The exercise ::
Write out the lines below as a numbered list, omitting blank lines and pictures.

____ Entries supplied

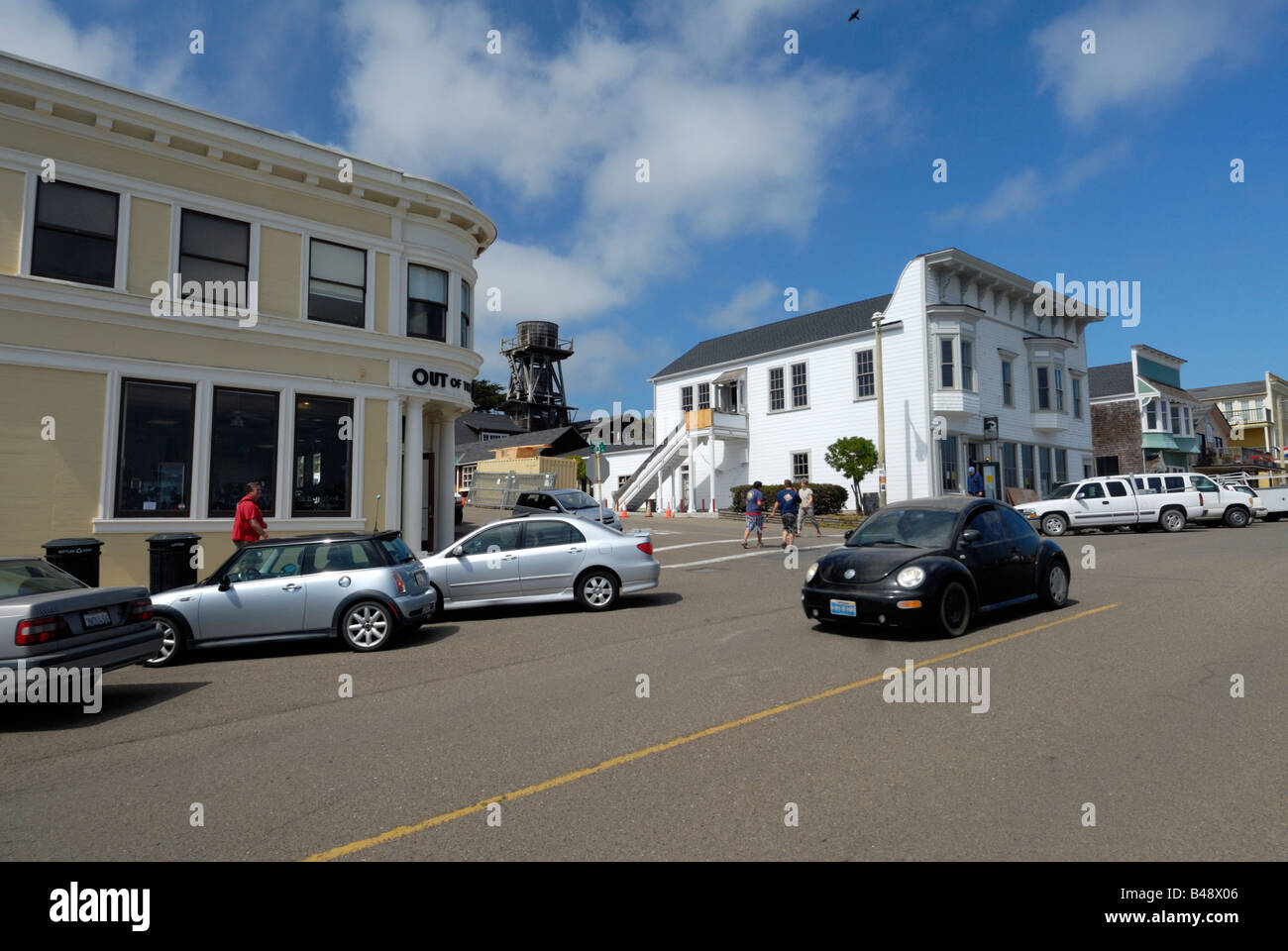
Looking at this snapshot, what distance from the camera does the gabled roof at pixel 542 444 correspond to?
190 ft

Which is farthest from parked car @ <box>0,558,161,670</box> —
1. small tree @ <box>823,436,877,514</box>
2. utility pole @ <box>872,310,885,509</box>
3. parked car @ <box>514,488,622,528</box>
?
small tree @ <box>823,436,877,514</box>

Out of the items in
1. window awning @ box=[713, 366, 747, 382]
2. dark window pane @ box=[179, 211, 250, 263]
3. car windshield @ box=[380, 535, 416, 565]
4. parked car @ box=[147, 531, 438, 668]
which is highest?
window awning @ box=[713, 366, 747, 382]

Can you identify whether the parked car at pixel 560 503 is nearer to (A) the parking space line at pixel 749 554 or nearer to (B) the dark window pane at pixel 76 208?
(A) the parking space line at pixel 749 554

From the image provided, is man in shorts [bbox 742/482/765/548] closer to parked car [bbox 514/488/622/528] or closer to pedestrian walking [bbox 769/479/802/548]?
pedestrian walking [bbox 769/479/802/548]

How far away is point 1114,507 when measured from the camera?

________

Result of the exercise ::
1. Looking at this snapshot, what distance from the camera does the gabled roof at pixel 542 444 correspond to?
2. 190 ft
3. Which is farthest from parked car @ <box>0,558,161,670</box> —
4. 1. small tree @ <box>823,436,877,514</box>
5. 2. utility pole @ <box>872,310,885,509</box>
6. 3. parked car @ <box>514,488,622,528</box>
7. ?
8. small tree @ <box>823,436,877,514</box>
9. Out of the items in
10. 1. window awning @ box=[713, 366, 747, 382]
11. 2. dark window pane @ box=[179, 211, 250, 263]
12. 3. car windshield @ box=[380, 535, 416, 565]
13. 4. parked car @ box=[147, 531, 438, 668]
14. which is highest?
15. window awning @ box=[713, 366, 747, 382]
16. Can you identify whether the parked car at pixel 560 503 is nearer to (A) the parking space line at pixel 749 554 or nearer to (B) the dark window pane at pixel 76 208?
17. (A) the parking space line at pixel 749 554
18. From the image provided, is man in shorts [bbox 742/482/765/548] closer to parked car [bbox 514/488/622/528] or closer to pedestrian walking [bbox 769/479/802/548]?
19. pedestrian walking [bbox 769/479/802/548]
20. How far away is point 1114,507 when measured from the camera?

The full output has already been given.